● Written problem A
Retype the part of the concert review from "My data suggests" up to and including "my overall experience.".
● Written problem B
According to the concert review, why did the Pit become rammed full from one side to the other? Explain in one to three sentences.

● Text to read
The result was more slower numbers (Angie, Dead Flowers, You Got The Silver); no song vote (I assume to control the setlist more easily, or maybe someone just forgot to post it), and one song less – no Gimme Shelter. That Shelter decision seemed to be made at the last minute, just after JJF, in a hasty Mick/Keith chat. Ronnie had the wrong guitar for the encore start as a result, I think, and the show ended after two remarkably high energy hours, all things considered.

Lots of us thought Mick was struggling with his voice later on, which of course means much more work for Bernard. I suspect the sax players, even the French horn player, would have strained their throats blowing in this atmosphere. This hot air originated in North Africa so was fairly dry, but probably loaded with small dust particles from the Sahara. But it’s possible then even Mick is human, and after nearly two hours of dancing and singing he was exhausted and boiling over. Only Keith seemed to me to be immune to the heat – but then he loves the Caribbean, and is playing like a man possessed in the last few gigs – he probably just switched off his body’s heat sensors.

The playing was a little looser than normal, but not ragged, not torn and frayed: still well into Stones-style territory. Some missed notes; a couple of solos starting in wrong keys; some songs felt a little abbreviated. Unusually the sound in my area at the edge of the Pit was not so good. There seemed to be volume changes from guitars and keyboards at strange times. The bass notes especially from drums and bass guitar, seemed a bit too high in the mix. Maybe the equipment (from instruments, via amps, effects, mixing desk, PA amps and speakers) was operating outside of it’s designed temperature range (check your mobile – its only supposed to work up to 35C). It didn’t spoil my evening: there were other issues on my mind.

It was a trial for many in the audience, especially those standing, but I don’t think that really lessened their enjoyment. Let’s face it most of the audience were being careful – except for the guy who kept walking into me until security gently encouraged him out of the Pit before I felt the need to do so, but not so gently. The Pit entrance “security” near me was useless until a few songs into the set. A huge, 3 or 4 metre wide entrance with 2 or 3 people trying to keep it secure. The result: plenty of people managed to evade the checks, and the Pit was rammed full from one side to the other. Then someone with some sense arrived and added some barriers and control was restored. It does really piss people off when they paid the Pit price (happily) and then someone thinks they have the right to charge-in at a much lower price. Lucky Dip is a great idea, but breaking and entering is not!

I think the Stones have now played 7 gigs in Lyon, starting in 1966. The last two times were at the more conveniently located in Stade Gerland – last night was in the middle of nowhere, and transport home looked very slow for those relying on the normally good French transport infrastructure.

My data suggests that’s 51 shows in total in France, with one more to come at the weekend in Paris. Weather forecast: a bit cooler, but its still summer. Show forecast, assuming Mick’s voice is OK…. should be a storming performance because Paris is one of those “we need to be on top form in front of this audience” cities.


Review by Matt Shields

Since so many reviews are very specific about each song, quality of guitars, and comparative history -- and done well -- I always prefer to speak a little of my overall experience.

(Stored records)

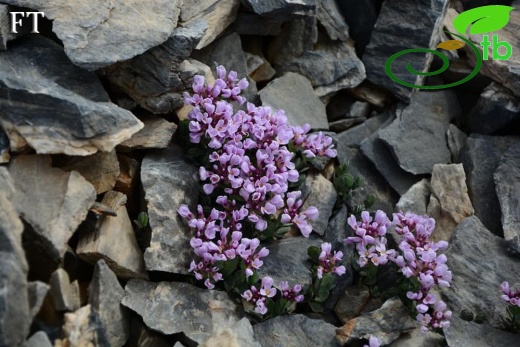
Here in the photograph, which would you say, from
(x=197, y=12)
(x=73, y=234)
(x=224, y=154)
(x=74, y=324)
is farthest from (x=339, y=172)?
(x=74, y=324)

● Full answer A
My data suggests that’s 51 shows in total in France, with one more to come at the weekend in Paris. Weather forecast: a bit cooler, but its still summer. Show forecast, assuming Mick’s voice is OK…. should be a storming performance because Paris is one of those “we need to be on top form in front of this audience” cities.


Review by Matt Shields

Since so many reviews are very specific about each song, quality of guitars, and comparative history -- and done well -- I always prefer to speak a little of my overall experience.

● Full answer B
The Pit entrance near the reviewer was huge, 3 or 4 metres wide, and only 2 or 3 people were trying to keep it secure. Because of this, plenty of people managed to evade the checks until someone added barriers a few songs into the set.